Rev. Walter Halloran and Rev. William Van Roo were to assist Bowdern in the exorcism of Robbie. During the exorcism Robbie became especially violent. He spit in the faces of the religious leaders and would shout obscenities at them. A vial of holy water was sent flying across the room and crashed into a wall. Words like “hell” and “evil” started appearing on Robbie’ chest, etched into his flesh. Rev. Halloran’s nose was also broke during the rite. The ritual was performed 30 times before Robbie uttered the words Christus, Domini" which in English means "Christ, Lord." There was then a loud thunder sound after which Robbie reportedly declared, “it is over.”


Many aspects of this story are disputed among researchers. For example, there is no documentation that shows Father Hughes performed an exorcism on William at Georgetown University Hospital and no medical record that shows Father Hughes had to go to the hospital because of an injury. Also, Rev. Halloran who was present during the last exorcisms says that the supernatural occurrences have been greatly exaggerated by his fellow exorcists. He says that the change in the boy’s voice was not as drastic as let on by many other witnesses. He says that it was possible for the boy to produce the voice on his own. He also says that it was possible that the bloody writing on the boy’s body could have been self-inflicted, as they did not check the child’s fingernails for blood.

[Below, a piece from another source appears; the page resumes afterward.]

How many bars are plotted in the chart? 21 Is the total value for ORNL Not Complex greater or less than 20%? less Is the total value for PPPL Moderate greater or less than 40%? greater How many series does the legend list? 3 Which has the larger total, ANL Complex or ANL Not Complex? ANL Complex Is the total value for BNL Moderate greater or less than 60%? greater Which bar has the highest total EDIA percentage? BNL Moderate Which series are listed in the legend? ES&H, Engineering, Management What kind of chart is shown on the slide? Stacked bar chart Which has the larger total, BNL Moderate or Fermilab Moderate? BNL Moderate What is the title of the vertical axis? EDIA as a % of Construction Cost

This case has been studied medically as well as psychological. Many alternative explanations have been put forth such as that boy may have been suffering from a psychological disorder such as multiple personality disorder, automatism, Tourette's syndrome, or schizophrenia, but this case does not quite match up with the usual symptoms of any of these disorders. For example, it usually takes years of therapy and medication to suppress these disorders and yet Robbie was fully cured after an exorcism. It has also been suggested that his Aunt Harriet perhaps sexually abused Robbie and he began behaving in this manner after her death due to being confused by the relationship they had shared. This theory is simply based on conjecture, though, and has no evidence to support it.

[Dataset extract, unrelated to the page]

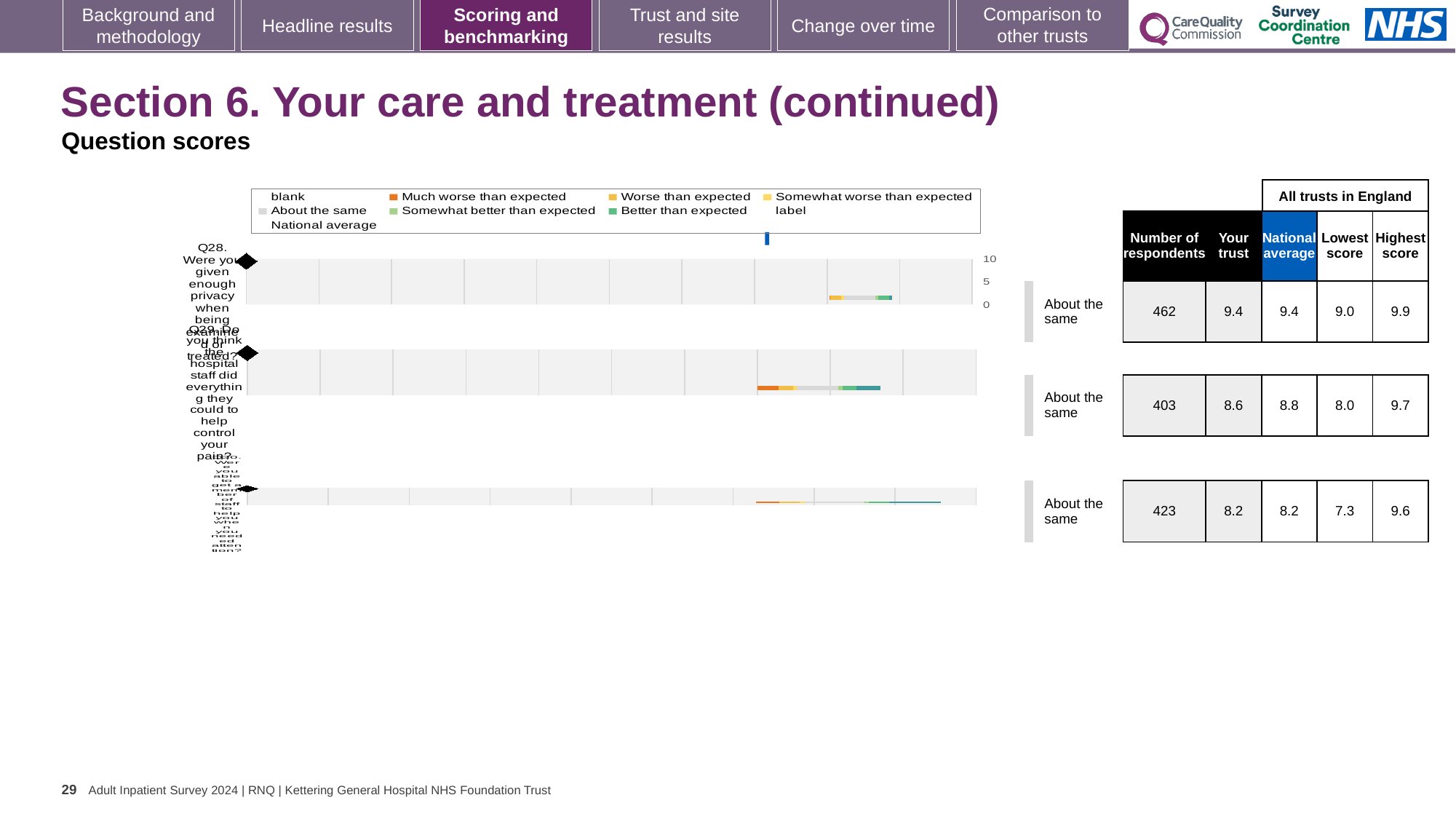
What kind of chart is used for the question scores on this slide? bar chart What is the 'Your trust' score for Q28 (Were you given enough privacy when being examined or treated?)? 9.4 Which question has the higher 'Your trust' score, Q28 or Q29? Q28 What is the maximum value shown on the score axis of the Q28 chart? 10 How many respondents answered Q28? 462 What benchmark category is shown for Q28? About the same What is the highest score among all trusts in England for Q29? 9.7 What is the national average score for Q29 (Do you think the hospital staff did everything they could to help control your pain?)? 8.8 What is the difference between the national average and the 'Your trust' score for Q29? 0.2 In the legend, what colour represents 'Much worse than expected'? orange Which of the three questions has the lowest 'Lowest score' across all trusts in England? Q30 How many questions (Q28, Q29, Q30) have a chart on this slide? 3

Another example of skeptisim when approaching this subject comes from author Mark Opsasnick. In an article for Strange magaizine entitled “The Haunted Boy of Cottage City: The Cold Hard Facts Behind the Story That Inspired The Exorcist.” Opsasnick wrote:

“The facts show that he [Robbie] was a spoiled and disturbed only child with a very overprotective mother and a non-responsive father. To me his behavior was indicative of an outcast youth who desperately wanted out of Bladensburg Junior High School at any cost. He wanted attention and he wanted to leave the area and go to St. Louis. Throwing tantrums was the answer. He began to play his concocted game. For his efforts he got a collection of priests (who had no previous exorcism experience) who doted over him as he lay strapped to a bed. His response was that of any normal child—he reacted with rage, he wanted out. Without delving into the dynamics of psychosomatic illness, there is no question there was something wrong with Rob Doe prior to January 1949, something that modern-era psychiatry might have best addressed. Rob Doe was not just another normal teenage boy.”

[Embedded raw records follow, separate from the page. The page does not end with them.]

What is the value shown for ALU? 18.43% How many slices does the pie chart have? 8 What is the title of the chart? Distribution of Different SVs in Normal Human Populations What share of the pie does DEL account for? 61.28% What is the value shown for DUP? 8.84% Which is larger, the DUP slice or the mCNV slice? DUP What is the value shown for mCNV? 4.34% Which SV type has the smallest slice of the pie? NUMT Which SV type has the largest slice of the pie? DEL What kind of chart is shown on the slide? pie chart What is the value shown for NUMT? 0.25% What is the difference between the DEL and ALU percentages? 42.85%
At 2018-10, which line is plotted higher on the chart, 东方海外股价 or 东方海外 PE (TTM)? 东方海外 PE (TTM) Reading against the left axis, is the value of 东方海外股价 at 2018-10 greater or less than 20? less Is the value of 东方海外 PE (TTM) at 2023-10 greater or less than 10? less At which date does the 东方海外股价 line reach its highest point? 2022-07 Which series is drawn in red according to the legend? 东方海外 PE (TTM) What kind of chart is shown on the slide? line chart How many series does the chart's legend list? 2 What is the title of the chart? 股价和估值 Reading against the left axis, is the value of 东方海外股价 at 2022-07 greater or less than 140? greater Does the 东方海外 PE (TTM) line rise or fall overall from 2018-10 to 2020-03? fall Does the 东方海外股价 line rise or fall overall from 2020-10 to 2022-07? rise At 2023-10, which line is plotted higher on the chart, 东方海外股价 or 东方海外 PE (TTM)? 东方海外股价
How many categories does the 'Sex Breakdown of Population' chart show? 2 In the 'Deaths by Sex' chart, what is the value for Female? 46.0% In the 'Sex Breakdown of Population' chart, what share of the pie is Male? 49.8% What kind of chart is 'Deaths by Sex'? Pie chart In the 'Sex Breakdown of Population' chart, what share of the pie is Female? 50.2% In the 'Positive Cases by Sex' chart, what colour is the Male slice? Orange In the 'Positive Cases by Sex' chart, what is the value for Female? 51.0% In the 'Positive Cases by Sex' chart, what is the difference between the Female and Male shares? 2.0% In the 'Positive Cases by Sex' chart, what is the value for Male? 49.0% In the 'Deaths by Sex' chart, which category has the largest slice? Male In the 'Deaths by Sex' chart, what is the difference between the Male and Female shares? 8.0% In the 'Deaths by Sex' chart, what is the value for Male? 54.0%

Whether the cause of Robbie’s evil possession was psychology or paranormal is debated between the spiritual and the skeptical to this day. Regardless of the answer, the true story behind the film The Exorcist is just as controversial as its movie counterpart. The exact cause of “Robbie’s” disorder will be debated for the foreseeable future. In other words, we all have to individually look at the evidence and facts presented by the eyewitnesses and determine for ourselves if this was a psychological disorder or a possession by an evil spirit.